### THINGS TO DO
(A) Reproduce the stretch of the bricolage passage from "The intent was" through "as a culture.".
(B) Carry on the bricolage passage from the point at which it stops.

### EXCERPT PROVIDED
Nolan said the term bricolage was popularized in contemporary culture studies by French structural anthropologist Claude Lévi-Strauss. A bricoleur does all manner of tasks using only the materials on hand, repurposing society’s cast-off items to give them new meaning. In today’s terms, we would call them tinkerers or do-it-yourselfers.

“Lévi-Strauss distinguishes between two ways of knowing the world,” Nowlin explained. “One is scientific thought that relies on abstract thinking and deductive reasoning, but that’s not where people dwell all the time. The other belongs to what he calls the bricoleur. … In Lévi-Strauss’s view, (bricolage) is all about contingency … things that you can’t predict, which is the world that we live in.”

Digital bricolage

Nowlin’s own expansion into digital art began in 2013 with an Insight Development Grant from the Social Sciences and Humanities Research Council for a collaborative project entitled Bricolage and Digital Memory. The funding allowed him to purchase a top-of-the-line 9900 Epson inkjet printer and a graphic scanner, and to hire two graduate students from the Department of Computer Science to mentor him on the more technical aspects of the project.

The intent was to explore, through research and artmaking, how the digital experience transforms our sense of self, our memories and our relationship to art, and where it may be leading us as a culture.

Nowlin began to make entirely digital collages by artfully putting together images from the Internet using tools such as Photoshop. During the course of the project, Nowlin amassed an archive that he draws from to create digital collages that include everything from old taxonomies of flowers and butterflies to scraps of text and paper.

With help from the computer science students, he also created a new app called the Bric-o-browser that attaches itself to websites and takes screen shots at set intervals. As the website content changes, the collages on Nowlin’s computer also change. But he soon realized that the resulting collages were not as interesting as his originals.

“The experience made me realize that all collage has a human filter to it,” he said. “Bricolage has to have a human imagination at the centre of it … that’s how we associate things as human beings.”

A recent convert to digital media himself, Nowlin is sympathetic to his students’ early doubts about this new way of working.

### MATERIAL SUPPLIED
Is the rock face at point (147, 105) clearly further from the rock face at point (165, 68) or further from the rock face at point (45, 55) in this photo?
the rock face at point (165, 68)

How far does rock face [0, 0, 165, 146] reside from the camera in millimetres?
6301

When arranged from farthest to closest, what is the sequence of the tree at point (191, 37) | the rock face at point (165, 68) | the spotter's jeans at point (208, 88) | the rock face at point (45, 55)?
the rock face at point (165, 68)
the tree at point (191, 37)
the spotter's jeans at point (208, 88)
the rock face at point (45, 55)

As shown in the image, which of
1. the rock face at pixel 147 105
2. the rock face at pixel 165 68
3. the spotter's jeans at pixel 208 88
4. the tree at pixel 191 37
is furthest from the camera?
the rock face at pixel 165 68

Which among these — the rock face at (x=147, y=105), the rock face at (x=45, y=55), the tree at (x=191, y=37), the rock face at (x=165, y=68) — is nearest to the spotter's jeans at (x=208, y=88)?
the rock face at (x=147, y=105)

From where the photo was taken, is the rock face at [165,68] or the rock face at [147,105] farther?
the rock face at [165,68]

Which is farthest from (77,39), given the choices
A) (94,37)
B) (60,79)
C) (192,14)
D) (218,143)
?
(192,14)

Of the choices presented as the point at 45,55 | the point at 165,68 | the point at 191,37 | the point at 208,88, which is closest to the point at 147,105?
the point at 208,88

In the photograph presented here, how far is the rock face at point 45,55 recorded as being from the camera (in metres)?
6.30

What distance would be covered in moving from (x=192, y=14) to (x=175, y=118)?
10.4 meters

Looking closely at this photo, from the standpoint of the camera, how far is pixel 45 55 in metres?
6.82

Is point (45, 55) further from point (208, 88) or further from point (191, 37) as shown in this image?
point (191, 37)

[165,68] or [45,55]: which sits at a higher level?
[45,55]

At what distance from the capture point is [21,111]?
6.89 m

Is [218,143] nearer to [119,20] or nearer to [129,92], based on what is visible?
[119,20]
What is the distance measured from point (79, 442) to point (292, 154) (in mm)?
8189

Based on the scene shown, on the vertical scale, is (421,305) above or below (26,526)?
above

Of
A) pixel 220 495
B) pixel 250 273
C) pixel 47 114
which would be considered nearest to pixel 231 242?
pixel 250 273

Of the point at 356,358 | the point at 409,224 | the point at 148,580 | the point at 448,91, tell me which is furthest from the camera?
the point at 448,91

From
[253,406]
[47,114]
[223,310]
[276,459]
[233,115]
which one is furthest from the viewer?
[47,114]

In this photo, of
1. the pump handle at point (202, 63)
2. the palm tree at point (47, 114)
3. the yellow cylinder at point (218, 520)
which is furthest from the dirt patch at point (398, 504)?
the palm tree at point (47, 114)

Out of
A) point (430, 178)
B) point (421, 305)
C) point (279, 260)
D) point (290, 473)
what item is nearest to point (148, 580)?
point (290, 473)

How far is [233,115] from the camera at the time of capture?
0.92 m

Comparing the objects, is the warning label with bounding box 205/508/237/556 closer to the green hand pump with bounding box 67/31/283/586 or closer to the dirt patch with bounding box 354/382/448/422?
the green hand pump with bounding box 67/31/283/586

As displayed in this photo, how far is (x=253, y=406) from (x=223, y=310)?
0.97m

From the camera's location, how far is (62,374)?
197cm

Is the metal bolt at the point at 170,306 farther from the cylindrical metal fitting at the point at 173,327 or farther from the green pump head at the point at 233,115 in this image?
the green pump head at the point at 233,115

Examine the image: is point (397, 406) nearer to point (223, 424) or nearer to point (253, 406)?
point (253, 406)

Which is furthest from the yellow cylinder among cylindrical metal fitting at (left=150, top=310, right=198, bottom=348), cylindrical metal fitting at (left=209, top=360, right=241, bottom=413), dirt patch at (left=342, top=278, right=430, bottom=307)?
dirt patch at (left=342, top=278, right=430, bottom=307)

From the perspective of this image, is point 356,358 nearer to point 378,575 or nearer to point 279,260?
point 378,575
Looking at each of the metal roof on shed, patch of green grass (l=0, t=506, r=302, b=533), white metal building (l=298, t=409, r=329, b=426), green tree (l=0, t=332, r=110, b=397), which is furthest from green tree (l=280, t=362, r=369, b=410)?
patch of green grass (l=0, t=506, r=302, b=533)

* * *

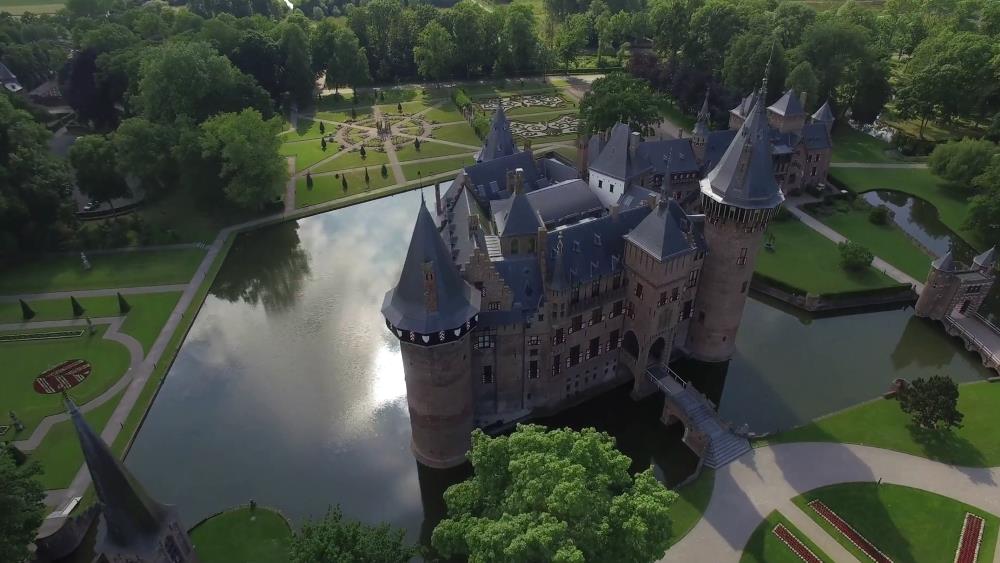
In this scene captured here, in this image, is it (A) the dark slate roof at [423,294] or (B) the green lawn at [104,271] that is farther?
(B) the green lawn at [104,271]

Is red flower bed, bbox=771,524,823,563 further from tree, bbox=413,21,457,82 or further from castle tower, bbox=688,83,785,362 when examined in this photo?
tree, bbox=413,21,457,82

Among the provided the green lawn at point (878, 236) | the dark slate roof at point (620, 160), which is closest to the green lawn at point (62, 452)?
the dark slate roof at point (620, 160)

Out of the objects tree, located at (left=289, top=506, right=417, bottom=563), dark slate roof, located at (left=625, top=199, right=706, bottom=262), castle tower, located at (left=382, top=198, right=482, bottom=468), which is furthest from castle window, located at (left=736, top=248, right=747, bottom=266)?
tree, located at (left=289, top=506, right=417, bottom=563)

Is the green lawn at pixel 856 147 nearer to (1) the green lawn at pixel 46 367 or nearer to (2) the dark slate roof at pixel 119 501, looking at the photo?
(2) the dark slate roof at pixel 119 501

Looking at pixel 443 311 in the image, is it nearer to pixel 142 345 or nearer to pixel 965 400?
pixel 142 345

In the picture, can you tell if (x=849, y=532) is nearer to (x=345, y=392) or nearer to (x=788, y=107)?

### ANSWERS TO EACH TASK
(A)
The intent was to explore, through research and artmaking, how the digital experience transforms our sense of self, our memories and our relationship to art, and where it may be leading us as a culture.

(B)
“Everybody is a little bit suspicious of digitality, although we, of course, use those tools to help us all the time,” he said. “In my background as a printmaker, there was always the sense that a handmade print is a lot more beautiful or a lot more valuable than a machine-produced print. People associate the digital printer with commercial printing, but they do make beautiful, beautiful prints.”

People are people

Despite expectations that Chinese students would be different than his Canadian students, Nowlin was struck by how much “people are people.” The students he met in China have the same hopes upon graduation as his Canadian art students. They would like to work as designers, exhibit in commercial and public galleries, or become teachers and professors. One difference, he noted, is that because of the intense competition to get into art school, students are very aware that they have to work very hard to be noticed.

“I felt like I really made a difference as an artist and a teacher,” he said. “Everyone had a genuine appreciation of what I had to offer, and were really responsive to the ideas and the concepts in the talks, and the work that my students produced.”

One student, a girl called Lin Jia Yi, was especially confused by Nowlin’s first assignment. But by the end of the first day, she had made a beautiful collage, he said.

“When we put our show up, Yi was so happy, she was really proud of herself. She did really beautiful work. And she said to me, ‘I can’t stop making collage and it’s because I realized that the whole world is a collage.’”
 

Betsy Rosenwald is a communications officer in the College of Arts and Science.

This story first appeared in the spring 2017 issue of Arts & Science.